Extreme heat and flooding are set to deal a massive blow to the global fashion industry, with four of the world’s top garment producing countries at risk of missing out on $65 billion in earnings by 2030, according to a study from Cornell University and investment manager Schroders.
Bangladesh, Pakistan, Vietnam and Cambodia are seen to be particularly at risk, with a 22% drop in earnings from exports — and wider economic hit — projected by the end of the decade, according to the findings, which were released Wednesday.
Fashion brands that source extensively in these countries should alter work hours and ensure workers get enough rest and hydration in response to the predicted disruption, according to researchers from Schroders and Cornell’s Global Labor Institute.
Nearly 1 million fewer jobs would be created collectively as productivity slows because of the expected impact of adverse weather, they said.
The four Asian countries were chosen for study because of their roles as industry powerhouses. Together, they account for 18% of global apparel exports, roughly 10,000 clothing and footwear factories and more than 10.6 million manufacturing workers.
But the locations are also deeply vulnerable to the climate crisis. Major garment manufacturing centers including Dhaka, Phnom Penh, Karachi, Lahore, Ho Chi Minh City and Hanoi are already confronting extreme heat and humidity, the authors noted.
“All of these cities are also likely to experience significant flooding,” they said.
Pakistan, especially, is no stranger to extreme weather, with more than one third of the country underwater last year during its worst floods in history.
Like elsewhere, Pakistan and Bangladesh have also seen heat waves in recent months, with temperatures soaring above 40°C (104°F) for many days during the spring and summer.
Using coastal and river flooding data, as well as temperature readings, the team from Cornell and Schroders said it had projected how different scenarios would affect manufacturing workers.

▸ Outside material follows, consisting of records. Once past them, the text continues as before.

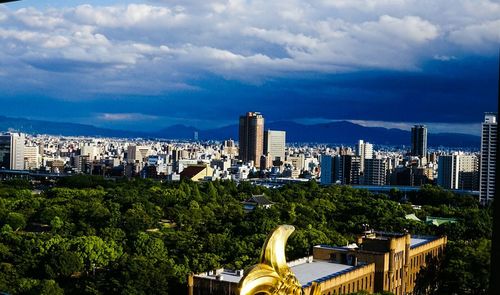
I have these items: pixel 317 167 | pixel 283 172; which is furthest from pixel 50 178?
pixel 317 167

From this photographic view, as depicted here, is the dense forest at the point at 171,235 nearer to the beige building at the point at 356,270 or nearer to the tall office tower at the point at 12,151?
the beige building at the point at 356,270

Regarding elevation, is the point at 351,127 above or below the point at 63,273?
above

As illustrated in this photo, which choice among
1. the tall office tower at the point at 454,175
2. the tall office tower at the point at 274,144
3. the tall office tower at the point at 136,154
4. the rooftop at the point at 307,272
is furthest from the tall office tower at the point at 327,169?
the rooftop at the point at 307,272

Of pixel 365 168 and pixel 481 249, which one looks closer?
pixel 481 249

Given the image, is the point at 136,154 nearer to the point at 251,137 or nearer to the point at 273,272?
the point at 251,137

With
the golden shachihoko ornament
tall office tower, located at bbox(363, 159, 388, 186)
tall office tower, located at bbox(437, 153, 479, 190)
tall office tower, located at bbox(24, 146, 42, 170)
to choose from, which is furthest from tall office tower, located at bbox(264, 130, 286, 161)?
the golden shachihoko ornament

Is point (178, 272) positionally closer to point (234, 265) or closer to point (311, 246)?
point (234, 265)
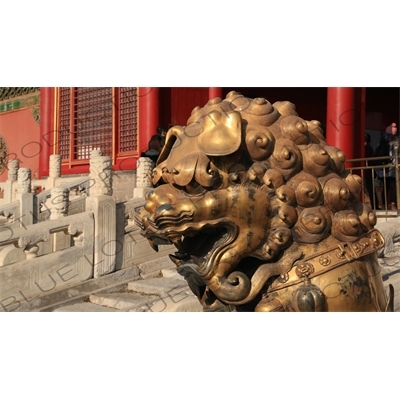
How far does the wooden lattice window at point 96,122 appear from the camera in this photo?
7.38 m

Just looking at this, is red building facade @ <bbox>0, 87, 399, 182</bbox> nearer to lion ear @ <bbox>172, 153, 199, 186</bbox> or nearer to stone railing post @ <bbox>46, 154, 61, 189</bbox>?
stone railing post @ <bbox>46, 154, 61, 189</bbox>

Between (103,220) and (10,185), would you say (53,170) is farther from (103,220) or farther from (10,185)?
(103,220)

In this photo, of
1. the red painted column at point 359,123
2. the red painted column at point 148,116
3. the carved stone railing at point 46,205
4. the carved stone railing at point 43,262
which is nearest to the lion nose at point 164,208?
the carved stone railing at point 43,262

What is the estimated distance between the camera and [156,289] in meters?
4.00

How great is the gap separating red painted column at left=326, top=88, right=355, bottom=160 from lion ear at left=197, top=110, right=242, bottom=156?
4.65 m

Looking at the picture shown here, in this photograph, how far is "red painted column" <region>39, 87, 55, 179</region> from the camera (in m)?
8.42

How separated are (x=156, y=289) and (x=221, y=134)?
113 inches

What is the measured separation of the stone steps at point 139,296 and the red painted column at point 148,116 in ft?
9.76

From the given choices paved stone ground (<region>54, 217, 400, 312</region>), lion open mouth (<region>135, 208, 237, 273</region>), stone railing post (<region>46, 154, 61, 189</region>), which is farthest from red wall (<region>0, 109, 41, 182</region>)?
lion open mouth (<region>135, 208, 237, 273</region>)

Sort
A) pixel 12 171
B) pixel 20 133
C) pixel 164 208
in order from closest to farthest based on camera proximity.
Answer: pixel 164 208 → pixel 12 171 → pixel 20 133

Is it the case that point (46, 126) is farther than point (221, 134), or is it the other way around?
point (46, 126)

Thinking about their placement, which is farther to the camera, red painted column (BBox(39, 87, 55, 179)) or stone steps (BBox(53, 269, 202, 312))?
red painted column (BBox(39, 87, 55, 179))

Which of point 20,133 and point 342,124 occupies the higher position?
point 20,133

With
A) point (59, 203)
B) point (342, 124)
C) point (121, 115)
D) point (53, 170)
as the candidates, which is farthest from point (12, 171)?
point (342, 124)
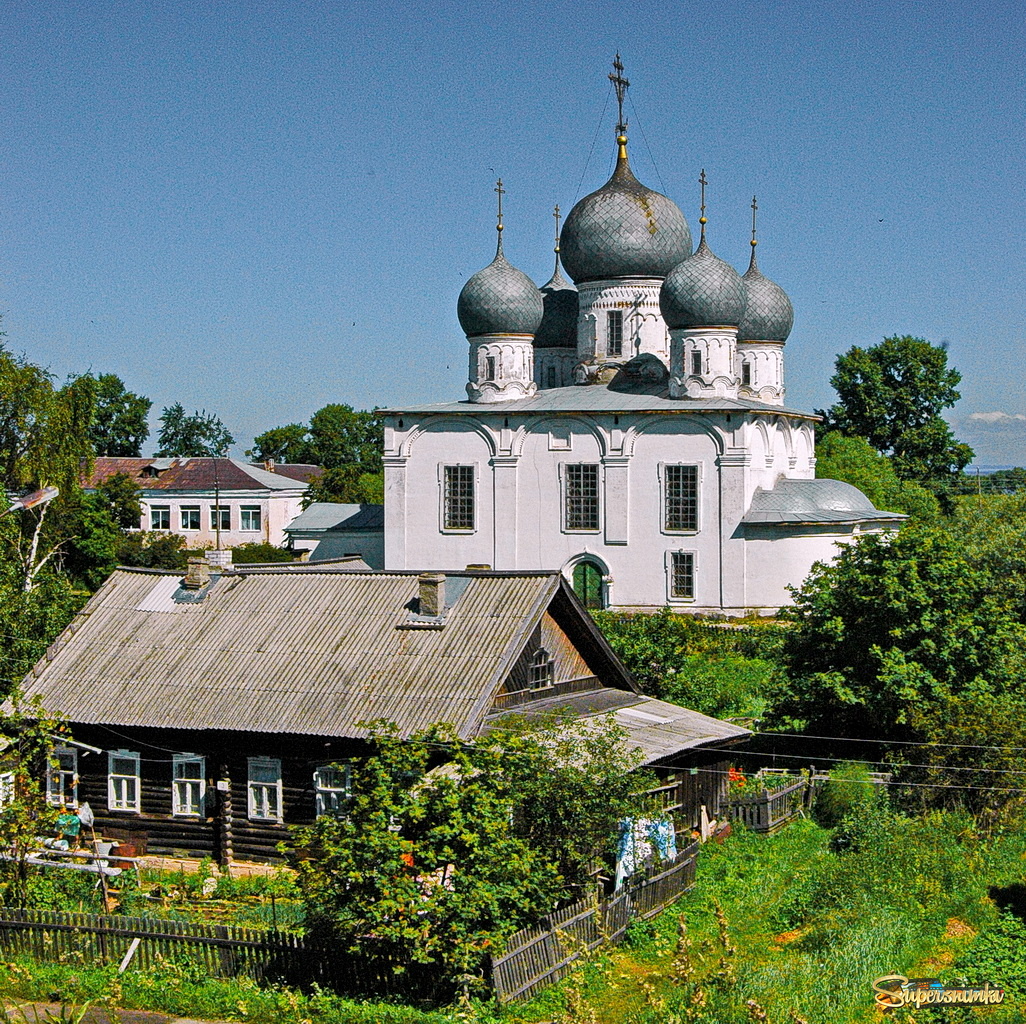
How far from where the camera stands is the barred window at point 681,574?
39281mm

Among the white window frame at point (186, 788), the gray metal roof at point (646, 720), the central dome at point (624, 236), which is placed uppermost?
the central dome at point (624, 236)

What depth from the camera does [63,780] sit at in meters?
18.0

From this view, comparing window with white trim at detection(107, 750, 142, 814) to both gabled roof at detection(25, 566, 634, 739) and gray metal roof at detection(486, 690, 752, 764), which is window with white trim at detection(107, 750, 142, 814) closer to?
gabled roof at detection(25, 566, 634, 739)

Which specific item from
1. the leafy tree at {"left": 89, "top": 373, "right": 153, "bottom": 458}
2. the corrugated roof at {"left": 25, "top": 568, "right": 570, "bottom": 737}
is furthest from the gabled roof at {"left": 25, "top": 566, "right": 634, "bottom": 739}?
the leafy tree at {"left": 89, "top": 373, "right": 153, "bottom": 458}

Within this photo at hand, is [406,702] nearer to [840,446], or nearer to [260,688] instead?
[260,688]

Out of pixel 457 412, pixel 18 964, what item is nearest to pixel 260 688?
pixel 18 964

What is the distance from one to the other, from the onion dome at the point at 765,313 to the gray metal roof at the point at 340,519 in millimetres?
12393

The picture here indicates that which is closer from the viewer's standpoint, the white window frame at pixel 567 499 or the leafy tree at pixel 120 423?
the white window frame at pixel 567 499

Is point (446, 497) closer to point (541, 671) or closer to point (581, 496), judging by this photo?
point (581, 496)

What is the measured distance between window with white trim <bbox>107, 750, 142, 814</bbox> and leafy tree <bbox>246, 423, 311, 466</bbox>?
6532cm

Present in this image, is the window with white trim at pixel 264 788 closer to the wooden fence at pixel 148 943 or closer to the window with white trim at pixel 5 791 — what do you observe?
the window with white trim at pixel 5 791

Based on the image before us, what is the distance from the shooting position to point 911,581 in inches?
853

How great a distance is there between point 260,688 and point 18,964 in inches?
177

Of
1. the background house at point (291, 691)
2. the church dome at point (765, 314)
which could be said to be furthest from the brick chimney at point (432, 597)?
the church dome at point (765, 314)
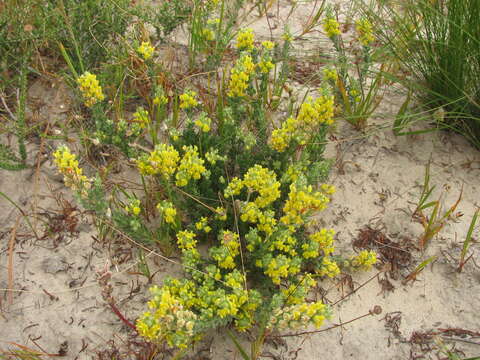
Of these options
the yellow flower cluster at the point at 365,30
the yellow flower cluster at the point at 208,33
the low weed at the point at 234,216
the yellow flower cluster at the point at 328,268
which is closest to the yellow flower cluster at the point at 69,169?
the low weed at the point at 234,216

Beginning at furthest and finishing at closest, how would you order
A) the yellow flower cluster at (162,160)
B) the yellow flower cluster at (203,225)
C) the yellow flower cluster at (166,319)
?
the yellow flower cluster at (203,225), the yellow flower cluster at (162,160), the yellow flower cluster at (166,319)

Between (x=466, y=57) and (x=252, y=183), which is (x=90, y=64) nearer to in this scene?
(x=252, y=183)

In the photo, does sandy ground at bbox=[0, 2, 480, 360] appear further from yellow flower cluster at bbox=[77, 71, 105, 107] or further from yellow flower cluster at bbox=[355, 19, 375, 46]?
yellow flower cluster at bbox=[77, 71, 105, 107]

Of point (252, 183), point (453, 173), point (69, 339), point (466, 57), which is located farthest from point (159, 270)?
point (466, 57)

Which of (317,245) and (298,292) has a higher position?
(317,245)

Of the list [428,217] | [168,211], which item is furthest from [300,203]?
[428,217]

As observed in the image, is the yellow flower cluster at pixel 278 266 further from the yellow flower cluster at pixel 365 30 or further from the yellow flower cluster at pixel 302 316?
the yellow flower cluster at pixel 365 30

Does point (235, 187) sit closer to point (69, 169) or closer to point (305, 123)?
point (305, 123)
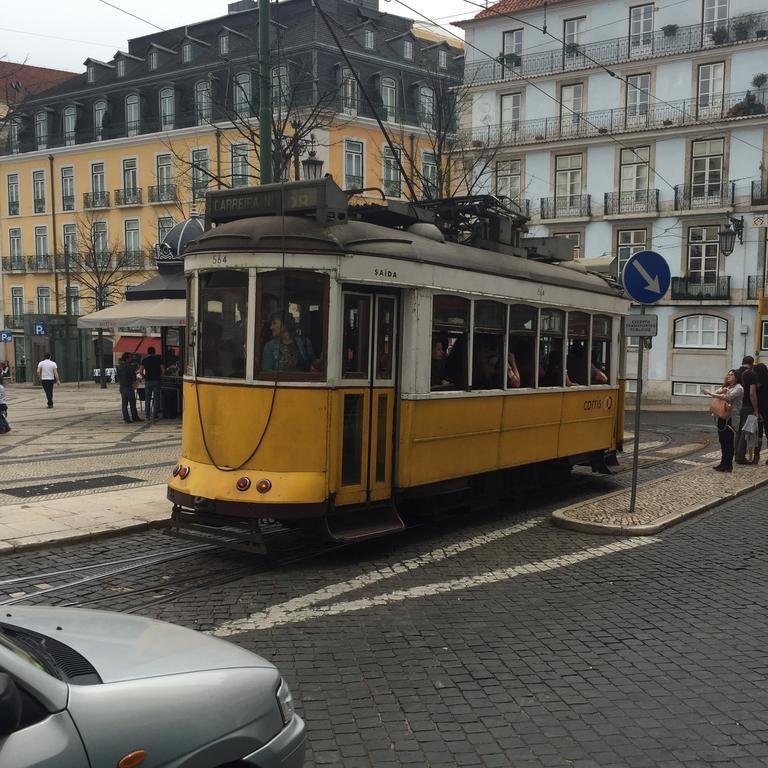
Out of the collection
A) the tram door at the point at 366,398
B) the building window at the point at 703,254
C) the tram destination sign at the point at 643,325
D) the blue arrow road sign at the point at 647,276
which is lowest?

The team said its cost estimates of $65 billion by 2030 were based on a “business as usual” scenario amid high heat and flooding, if no measures are taken. If factory owners proactively take steps to help lower heat stress for workers, they may be able to avoid some of the projected lost earnings, according to the study.

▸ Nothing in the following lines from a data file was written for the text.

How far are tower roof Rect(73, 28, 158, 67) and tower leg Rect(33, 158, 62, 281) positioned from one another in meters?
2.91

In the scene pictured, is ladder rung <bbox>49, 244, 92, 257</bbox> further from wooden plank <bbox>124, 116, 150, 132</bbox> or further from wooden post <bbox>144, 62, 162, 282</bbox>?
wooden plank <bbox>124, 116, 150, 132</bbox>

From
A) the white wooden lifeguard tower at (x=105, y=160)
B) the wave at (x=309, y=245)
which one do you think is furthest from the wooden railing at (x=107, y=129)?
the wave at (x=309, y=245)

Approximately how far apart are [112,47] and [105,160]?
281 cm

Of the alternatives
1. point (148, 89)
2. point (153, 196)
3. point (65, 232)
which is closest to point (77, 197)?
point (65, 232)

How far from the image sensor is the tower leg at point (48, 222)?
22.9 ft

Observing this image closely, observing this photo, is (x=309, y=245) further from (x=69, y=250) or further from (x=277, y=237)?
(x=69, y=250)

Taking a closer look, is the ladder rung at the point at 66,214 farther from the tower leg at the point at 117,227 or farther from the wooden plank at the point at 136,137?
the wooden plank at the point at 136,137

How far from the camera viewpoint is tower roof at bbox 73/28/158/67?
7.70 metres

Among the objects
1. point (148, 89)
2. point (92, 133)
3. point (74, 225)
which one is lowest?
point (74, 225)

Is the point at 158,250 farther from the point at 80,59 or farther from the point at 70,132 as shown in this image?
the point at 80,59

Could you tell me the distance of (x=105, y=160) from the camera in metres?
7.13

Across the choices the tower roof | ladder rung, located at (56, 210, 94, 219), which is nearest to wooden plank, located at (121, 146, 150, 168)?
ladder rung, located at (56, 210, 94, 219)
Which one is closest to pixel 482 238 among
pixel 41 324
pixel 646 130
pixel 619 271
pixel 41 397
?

The first scenario includes the assumption that heat stress will cause considerable changes in worker productivity. For example, output may decline by about 1.5% for each 1°C increase in the “wet-bulb globe temperature,” a measure of heat stress, according to the report.

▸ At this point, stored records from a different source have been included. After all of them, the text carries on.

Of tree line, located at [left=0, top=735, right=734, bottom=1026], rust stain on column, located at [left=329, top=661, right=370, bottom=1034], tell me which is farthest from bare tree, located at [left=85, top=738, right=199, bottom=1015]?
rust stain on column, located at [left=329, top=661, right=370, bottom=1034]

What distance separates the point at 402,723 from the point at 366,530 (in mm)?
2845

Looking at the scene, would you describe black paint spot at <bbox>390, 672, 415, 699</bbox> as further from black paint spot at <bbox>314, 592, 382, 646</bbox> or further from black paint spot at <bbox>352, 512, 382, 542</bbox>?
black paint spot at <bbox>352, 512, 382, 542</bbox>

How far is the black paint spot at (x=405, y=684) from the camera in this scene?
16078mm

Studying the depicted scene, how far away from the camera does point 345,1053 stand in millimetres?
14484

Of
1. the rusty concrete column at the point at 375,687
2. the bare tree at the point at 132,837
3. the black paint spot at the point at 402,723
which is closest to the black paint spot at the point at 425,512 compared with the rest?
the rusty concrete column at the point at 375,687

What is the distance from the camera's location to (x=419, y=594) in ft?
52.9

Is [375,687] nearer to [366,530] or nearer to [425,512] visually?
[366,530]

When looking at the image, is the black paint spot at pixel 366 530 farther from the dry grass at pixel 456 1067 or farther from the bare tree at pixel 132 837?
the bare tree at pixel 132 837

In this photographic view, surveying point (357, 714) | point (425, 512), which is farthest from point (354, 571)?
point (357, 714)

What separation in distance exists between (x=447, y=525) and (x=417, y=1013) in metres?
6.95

The study’s authors have urged businesses and regulators to protect workers by treating extreme weather events as serious health hazards, with the provision of paid leave and the right to suspend work.
Fashion brands should also consider helping suppliers relocate their facilities to nearby, lower-risk locations, they suggested.
Anyone tempted to “cut and run” should think twice, according to the researchers. They said businesses looking to move suppliers out of these locations entirely would “struggle to build the large-scale capacity they benefit from in South and Southeast Asia.”
“Climate ‘loss and damage’ for manufacturers and workers are treated by brands as externalities — someone else’s problem,” Jason Judd, executive director at Cornell’s Global Labor Institute, said in a statement.
“Workers need these investments now because extreme heat standards and flood protections are non-existent.”